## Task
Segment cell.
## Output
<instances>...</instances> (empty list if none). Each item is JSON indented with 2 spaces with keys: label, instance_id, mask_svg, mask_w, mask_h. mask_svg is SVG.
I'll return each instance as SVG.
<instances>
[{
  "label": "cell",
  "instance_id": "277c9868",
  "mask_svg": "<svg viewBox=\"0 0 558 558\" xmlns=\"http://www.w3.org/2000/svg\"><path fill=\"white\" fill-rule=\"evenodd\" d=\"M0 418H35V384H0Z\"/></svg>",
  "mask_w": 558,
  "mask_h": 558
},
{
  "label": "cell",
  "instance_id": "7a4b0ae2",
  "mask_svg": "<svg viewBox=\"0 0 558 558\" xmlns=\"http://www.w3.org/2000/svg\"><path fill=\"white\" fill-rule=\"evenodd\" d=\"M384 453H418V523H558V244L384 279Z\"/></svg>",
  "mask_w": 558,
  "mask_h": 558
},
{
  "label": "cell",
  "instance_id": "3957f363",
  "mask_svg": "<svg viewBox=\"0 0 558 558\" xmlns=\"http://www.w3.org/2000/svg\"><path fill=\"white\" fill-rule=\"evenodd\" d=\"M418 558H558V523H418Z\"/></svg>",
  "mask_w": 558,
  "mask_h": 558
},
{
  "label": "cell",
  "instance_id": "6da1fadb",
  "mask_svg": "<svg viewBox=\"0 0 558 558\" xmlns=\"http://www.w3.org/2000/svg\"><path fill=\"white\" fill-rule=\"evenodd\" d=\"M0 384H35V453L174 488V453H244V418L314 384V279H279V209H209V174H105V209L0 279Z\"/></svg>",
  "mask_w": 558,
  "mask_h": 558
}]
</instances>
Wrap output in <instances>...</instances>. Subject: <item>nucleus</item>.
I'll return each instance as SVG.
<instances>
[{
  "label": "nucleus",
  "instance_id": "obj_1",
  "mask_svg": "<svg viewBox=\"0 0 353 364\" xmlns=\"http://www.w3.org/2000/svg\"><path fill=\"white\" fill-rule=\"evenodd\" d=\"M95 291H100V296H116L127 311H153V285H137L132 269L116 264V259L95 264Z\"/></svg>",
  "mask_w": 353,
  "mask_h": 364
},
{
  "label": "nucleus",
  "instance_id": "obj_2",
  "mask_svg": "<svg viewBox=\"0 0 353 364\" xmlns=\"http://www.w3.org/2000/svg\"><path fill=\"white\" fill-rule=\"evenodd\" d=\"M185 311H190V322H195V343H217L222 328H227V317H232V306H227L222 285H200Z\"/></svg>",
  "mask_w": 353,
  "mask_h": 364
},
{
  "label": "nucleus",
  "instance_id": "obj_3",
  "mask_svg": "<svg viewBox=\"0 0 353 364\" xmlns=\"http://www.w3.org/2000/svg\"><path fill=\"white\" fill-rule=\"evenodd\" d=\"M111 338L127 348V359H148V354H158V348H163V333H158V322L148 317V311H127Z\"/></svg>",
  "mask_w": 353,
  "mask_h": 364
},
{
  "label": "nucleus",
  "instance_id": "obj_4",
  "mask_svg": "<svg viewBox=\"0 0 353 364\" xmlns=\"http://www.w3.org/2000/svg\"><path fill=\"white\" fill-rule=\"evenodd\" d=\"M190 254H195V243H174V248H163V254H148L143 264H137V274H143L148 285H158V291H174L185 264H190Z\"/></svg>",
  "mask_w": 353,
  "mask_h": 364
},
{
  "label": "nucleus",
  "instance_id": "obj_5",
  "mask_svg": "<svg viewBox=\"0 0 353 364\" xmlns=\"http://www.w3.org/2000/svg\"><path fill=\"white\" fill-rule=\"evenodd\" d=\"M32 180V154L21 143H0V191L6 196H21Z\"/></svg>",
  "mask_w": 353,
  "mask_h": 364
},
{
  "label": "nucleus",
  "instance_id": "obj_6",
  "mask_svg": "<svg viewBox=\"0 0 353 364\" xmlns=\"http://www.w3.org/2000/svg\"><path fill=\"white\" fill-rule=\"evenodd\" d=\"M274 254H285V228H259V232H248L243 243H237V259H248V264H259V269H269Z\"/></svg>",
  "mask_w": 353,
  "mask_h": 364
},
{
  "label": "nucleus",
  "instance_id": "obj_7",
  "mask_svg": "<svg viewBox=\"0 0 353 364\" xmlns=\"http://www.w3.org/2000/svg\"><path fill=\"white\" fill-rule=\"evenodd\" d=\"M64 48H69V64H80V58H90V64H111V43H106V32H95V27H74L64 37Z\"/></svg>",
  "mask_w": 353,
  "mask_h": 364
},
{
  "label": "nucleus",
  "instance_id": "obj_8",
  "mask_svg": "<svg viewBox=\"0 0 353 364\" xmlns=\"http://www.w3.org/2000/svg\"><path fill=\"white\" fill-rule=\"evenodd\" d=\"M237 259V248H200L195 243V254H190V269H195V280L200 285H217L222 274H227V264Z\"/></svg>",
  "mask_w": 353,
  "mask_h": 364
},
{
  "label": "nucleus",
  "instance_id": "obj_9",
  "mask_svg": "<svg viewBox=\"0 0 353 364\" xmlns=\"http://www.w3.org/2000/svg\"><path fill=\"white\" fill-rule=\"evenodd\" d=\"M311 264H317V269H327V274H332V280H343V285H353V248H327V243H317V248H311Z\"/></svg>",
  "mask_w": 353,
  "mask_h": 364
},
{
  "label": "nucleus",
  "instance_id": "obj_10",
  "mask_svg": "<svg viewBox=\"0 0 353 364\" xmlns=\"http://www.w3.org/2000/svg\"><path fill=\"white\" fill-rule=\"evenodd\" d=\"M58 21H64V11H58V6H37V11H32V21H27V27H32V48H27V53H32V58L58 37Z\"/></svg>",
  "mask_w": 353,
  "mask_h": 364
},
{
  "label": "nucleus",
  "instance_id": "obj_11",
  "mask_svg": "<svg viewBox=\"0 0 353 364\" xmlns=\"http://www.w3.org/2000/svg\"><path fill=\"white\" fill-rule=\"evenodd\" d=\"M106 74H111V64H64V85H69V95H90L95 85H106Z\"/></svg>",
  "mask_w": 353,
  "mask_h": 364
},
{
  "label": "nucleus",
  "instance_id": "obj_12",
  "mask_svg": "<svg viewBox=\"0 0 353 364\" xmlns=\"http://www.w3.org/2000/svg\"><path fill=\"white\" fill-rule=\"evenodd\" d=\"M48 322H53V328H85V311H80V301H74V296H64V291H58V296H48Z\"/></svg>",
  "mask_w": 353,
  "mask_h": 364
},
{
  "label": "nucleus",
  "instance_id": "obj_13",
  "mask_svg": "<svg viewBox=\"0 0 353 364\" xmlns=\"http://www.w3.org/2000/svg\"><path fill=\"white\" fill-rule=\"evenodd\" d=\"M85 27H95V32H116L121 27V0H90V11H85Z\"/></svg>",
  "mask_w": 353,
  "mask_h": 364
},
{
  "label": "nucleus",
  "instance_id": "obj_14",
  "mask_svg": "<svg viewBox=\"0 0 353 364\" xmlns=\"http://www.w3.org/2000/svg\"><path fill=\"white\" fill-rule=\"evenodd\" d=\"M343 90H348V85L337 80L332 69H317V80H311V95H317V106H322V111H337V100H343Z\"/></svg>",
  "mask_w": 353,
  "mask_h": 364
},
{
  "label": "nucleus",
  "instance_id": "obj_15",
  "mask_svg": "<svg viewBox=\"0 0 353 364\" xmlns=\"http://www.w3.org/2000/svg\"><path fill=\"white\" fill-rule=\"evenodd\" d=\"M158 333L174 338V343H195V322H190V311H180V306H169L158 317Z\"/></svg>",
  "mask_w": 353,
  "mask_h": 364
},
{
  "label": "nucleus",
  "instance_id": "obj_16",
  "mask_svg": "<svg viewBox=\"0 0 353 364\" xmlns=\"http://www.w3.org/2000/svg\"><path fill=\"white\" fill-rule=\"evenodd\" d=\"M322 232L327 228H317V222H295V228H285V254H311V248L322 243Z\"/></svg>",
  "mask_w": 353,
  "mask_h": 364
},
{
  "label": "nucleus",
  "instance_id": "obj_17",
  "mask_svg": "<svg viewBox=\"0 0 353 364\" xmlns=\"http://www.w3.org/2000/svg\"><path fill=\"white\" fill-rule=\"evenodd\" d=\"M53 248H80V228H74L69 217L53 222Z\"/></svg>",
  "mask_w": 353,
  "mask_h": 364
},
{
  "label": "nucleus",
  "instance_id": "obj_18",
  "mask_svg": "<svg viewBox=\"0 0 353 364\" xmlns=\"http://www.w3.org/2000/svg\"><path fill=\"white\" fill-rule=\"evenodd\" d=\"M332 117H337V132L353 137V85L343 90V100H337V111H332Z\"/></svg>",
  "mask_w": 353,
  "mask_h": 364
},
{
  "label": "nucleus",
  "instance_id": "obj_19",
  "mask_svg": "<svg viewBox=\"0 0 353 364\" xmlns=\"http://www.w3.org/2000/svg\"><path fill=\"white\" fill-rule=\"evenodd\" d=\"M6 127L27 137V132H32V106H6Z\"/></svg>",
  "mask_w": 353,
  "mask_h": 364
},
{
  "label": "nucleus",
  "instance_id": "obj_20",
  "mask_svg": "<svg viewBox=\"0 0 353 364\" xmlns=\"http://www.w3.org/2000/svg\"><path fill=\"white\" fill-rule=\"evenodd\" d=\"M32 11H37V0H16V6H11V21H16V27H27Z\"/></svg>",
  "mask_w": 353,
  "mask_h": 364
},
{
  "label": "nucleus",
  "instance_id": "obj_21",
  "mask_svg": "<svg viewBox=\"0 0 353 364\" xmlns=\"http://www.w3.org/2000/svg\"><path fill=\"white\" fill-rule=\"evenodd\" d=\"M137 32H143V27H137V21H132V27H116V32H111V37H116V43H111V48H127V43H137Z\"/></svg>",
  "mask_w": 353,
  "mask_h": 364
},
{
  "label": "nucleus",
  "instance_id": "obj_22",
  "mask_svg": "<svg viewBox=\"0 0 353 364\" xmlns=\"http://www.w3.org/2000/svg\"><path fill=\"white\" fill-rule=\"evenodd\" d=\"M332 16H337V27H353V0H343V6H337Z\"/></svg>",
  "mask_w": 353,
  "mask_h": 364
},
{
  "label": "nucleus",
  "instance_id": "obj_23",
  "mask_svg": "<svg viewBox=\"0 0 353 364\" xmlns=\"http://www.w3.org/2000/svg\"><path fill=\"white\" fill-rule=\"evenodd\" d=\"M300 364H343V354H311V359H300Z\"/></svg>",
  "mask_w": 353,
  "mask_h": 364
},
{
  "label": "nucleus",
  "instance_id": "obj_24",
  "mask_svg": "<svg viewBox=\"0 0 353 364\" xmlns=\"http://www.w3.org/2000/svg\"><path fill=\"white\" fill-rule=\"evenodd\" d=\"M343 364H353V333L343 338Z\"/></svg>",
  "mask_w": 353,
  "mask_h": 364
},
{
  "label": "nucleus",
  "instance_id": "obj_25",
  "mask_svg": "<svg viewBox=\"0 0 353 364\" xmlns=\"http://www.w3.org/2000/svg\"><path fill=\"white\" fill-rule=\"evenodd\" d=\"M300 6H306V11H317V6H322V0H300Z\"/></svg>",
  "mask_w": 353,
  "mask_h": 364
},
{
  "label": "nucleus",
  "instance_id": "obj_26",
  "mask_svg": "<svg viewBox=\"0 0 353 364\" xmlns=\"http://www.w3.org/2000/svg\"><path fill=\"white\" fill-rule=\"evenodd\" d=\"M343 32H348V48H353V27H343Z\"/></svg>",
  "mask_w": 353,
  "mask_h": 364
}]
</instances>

•••••

- PROBLEM TO SOLVE: Please count the lines in the records above that contain the string "item", treating uppercase and lowercase as different. Reply with the number alone.

- SOLUTION FOR THIS TASK: 2